In a city like Rio de Janeiro it is also important to encourage urban mobility, to make people circulate, and thus contribute to creating a right to the city that is not guaranteed.

But returning to the question, it is also important to think about how to offer access to people who cannot go to the museum, whether they live in the city or in other regions.

The museum cannot exist only for those who have the means to visit it.

If the museum is a place of memory because of its heritage, shared experiences, and dissemination of ideas, narratives, and images, it is important to design and implement systems that allow this work to take place beyond its physical location, with the complexity that these experiences, ideas, and knowledge deserve.

As a curator you have had the opportunity to work with major artists. Could you recall a project that marked you in a particular way?

Ah, it is difficult to choose…

Sometimes the projects that leave the deepest mark are the smaller ones; other times the larger ones.
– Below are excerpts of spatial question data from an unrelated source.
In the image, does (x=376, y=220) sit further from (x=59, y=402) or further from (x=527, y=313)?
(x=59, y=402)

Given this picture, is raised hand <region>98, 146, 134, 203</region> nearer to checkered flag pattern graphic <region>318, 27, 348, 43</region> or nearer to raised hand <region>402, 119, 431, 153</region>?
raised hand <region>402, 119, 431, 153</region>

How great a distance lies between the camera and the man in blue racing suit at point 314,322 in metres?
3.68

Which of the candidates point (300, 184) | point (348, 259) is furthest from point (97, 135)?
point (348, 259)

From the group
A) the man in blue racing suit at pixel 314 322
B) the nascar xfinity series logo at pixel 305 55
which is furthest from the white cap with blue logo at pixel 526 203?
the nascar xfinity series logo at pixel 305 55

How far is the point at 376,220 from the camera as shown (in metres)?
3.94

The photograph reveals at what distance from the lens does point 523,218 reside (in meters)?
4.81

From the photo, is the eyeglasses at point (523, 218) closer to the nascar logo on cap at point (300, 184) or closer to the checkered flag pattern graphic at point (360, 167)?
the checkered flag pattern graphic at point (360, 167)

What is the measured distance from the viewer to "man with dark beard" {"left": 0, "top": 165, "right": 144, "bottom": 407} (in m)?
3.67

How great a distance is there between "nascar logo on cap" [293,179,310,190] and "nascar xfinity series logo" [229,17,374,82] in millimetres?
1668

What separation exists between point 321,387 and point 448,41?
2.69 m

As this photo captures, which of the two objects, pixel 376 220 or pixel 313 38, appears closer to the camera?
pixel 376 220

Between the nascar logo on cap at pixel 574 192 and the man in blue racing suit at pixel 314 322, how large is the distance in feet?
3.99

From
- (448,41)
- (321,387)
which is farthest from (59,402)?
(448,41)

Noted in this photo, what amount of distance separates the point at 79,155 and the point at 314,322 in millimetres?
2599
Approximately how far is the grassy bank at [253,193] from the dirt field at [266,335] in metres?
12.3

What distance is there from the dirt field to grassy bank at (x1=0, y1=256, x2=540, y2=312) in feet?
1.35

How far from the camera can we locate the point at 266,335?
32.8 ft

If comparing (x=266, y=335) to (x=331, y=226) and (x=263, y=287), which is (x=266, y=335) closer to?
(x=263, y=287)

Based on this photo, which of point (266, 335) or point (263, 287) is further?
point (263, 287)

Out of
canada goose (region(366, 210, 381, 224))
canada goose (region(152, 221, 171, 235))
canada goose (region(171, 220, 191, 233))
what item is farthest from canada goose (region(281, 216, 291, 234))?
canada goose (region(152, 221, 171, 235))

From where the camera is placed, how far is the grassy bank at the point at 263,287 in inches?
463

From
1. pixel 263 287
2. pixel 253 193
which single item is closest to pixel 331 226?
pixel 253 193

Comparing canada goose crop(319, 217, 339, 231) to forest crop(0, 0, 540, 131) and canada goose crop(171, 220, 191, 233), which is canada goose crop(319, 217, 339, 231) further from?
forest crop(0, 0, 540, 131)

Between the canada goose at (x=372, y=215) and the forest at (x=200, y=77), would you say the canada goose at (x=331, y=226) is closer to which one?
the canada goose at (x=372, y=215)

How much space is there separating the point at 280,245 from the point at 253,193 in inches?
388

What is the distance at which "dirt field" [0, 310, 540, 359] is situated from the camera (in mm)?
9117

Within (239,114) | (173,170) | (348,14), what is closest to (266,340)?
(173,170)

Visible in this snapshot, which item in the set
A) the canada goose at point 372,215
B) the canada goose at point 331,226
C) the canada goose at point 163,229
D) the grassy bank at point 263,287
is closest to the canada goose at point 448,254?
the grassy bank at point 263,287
All of them involve people with diverse roles and occupations, not only artists.

Participating in the curatorial team of a biennial, as I did in São Paulo in 2014, is a fascinating process, extremely demanding, responding to often irreconcilable expectations and from which it is almost impossible to emerge without some wounds and without professional and personal changes.

But for me the most meaningful processes are usually projects of continuity, such as the two years during which I coordinated the educational team of the CCBB cultural center in Rio de Janeiro (2018 and 2019), because of the daily responsibility of receiving and establishing relationships with hundreds of people and their experiences and perspectives.

Thinking about this, perhaps the most significant projects are those that demand greater responsibility, such as Dja Guata Porã: Rio de Janeiro Indígena, an exhibition at the Museu de Arte do Rio in 2015–16 for which I was part of the curatorial team and which presented the current and historical presence of Indigenous communities and individuals in the state of Rio, with Indigenous protagonism in all aspects of creation and production.

Contributing to that process in an institutional context and a society that did not recognize—or still does not recognize—the complexities of Indigenous history and the possibility of Indigenous cultural and political agency was important for me.

In some way, all those elements are part today of how I understand my responsibility at MAM Rio.

As a member of the new CIMAM Board of Directors, what museum-related issues do you think are important to put on the table?

I believe that the previous questions already map a series of issues that I consider fundamental: questions of institutional relevance as social responsibility; the need to understand that what a museum does is part of other broader and more complex processes; thinking about audiences in terms of relationships that go beyond models of clients and consumers and that embrace processes of dialogue, education and civic engagement; understanding how institutions can effectively contribute to processes of memory through their heritage; and accepting that, despite the urgencies of the present, it is important to go beyond what is expected or demanded at each moment.